Researchers have long assumed cancer arises from genetic damage inside individual cells, though recent research has also implicated abnormal signaling in the surrounding tissue.The new study, published in Cell Stem Cell, suggests inflammatory signaling can drive malignancy of bone marrow tumors and predict leukemia.
Leukemia is a type of cancer in which hematopoietic stem cells in bone marrow produce a large number of abnormal white blood cells. According to the new study, mutations in mesenchymal stem cells, also present in bone marrow, can induce malignant changes to hematopoietic stem cells, leading to increased risk of developing leukemia.
Study author Marc Raijmakers and his team assessed the relationship between bone marrow inflammation and leukemia development by using parallel RNA sequencing of mesenchymal cells in mice with the pre-leukemic disorder Shwachman-Diamond syndrome, and bone marrow samples from patients with pre-leukemic syndromes. Researchers found the mesenchymal cells were stressed, resulting in the rise of inflammatory molecules known as S100A8 and S100A9. The inflammatory molecules can in turn cause damage to the hematopoietic stem cells.

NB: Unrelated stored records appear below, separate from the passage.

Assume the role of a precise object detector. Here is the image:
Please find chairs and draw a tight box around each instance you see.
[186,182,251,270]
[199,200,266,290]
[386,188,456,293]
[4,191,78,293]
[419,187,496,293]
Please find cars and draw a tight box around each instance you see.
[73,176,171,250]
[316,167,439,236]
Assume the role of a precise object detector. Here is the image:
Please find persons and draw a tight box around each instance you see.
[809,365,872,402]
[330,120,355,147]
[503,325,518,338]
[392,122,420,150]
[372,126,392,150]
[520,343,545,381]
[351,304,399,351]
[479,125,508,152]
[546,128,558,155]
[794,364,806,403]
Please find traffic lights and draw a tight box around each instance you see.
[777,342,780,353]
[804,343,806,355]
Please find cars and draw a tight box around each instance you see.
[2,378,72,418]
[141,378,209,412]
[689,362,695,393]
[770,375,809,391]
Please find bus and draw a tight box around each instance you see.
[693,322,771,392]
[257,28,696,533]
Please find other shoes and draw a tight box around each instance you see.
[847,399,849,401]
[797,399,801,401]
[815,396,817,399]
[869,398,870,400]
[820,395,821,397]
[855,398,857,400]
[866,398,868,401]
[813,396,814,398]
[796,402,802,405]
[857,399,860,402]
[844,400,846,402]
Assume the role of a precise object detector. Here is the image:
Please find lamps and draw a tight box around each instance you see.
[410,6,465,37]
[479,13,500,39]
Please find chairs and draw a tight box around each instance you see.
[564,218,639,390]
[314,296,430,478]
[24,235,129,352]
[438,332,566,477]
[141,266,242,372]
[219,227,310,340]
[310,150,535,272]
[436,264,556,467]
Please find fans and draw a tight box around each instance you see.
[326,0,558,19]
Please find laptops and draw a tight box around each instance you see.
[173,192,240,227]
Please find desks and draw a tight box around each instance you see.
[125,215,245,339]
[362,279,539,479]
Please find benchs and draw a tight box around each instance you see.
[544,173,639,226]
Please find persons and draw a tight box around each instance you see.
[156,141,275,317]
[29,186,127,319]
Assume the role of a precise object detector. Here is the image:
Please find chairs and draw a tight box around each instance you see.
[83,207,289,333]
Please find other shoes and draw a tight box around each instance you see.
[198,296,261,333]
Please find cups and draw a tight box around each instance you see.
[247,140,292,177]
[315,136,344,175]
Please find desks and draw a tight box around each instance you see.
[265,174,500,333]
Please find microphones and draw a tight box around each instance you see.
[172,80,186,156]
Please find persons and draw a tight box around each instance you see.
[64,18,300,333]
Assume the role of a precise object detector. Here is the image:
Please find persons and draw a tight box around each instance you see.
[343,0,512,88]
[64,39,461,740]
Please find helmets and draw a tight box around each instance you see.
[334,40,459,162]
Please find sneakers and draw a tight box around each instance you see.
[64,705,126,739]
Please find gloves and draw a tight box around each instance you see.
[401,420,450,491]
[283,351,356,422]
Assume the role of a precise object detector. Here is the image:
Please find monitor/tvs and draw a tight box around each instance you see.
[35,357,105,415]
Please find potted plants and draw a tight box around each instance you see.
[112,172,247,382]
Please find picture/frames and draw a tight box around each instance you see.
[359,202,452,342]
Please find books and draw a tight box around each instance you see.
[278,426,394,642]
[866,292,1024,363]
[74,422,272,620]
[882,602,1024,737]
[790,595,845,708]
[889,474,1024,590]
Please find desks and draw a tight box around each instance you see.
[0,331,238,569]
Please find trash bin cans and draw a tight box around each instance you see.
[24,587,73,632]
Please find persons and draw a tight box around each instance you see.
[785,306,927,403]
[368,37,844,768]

Raijmakers says this discovery can help medical professionals diagnose leukemia earlier, and make treatment more effective.
"This discovery sheds new light on the longstanding association between inflammation and cancer," Raaijmakers said in a news release. "The elucidation of the molecular mechanism underlying this concept opens the prospect of improved diagnosis of patients at increased risk for the development of leukemia and the prospect of future, niche-targeted therapy to delay or prevent the development of leukemia."
Raaijmakers went on to call for a follow-up study involving more patients, which he says could provide invaluable data for development new treatment techniques.
"These high-risk patients could be treated more aggressively at an earlier stage, thereby preventing or slowing down disease progression," he added. "Moreover, the findings suggest that new drugs targeting the inflammatory pathway should be tested in future preclinical studies."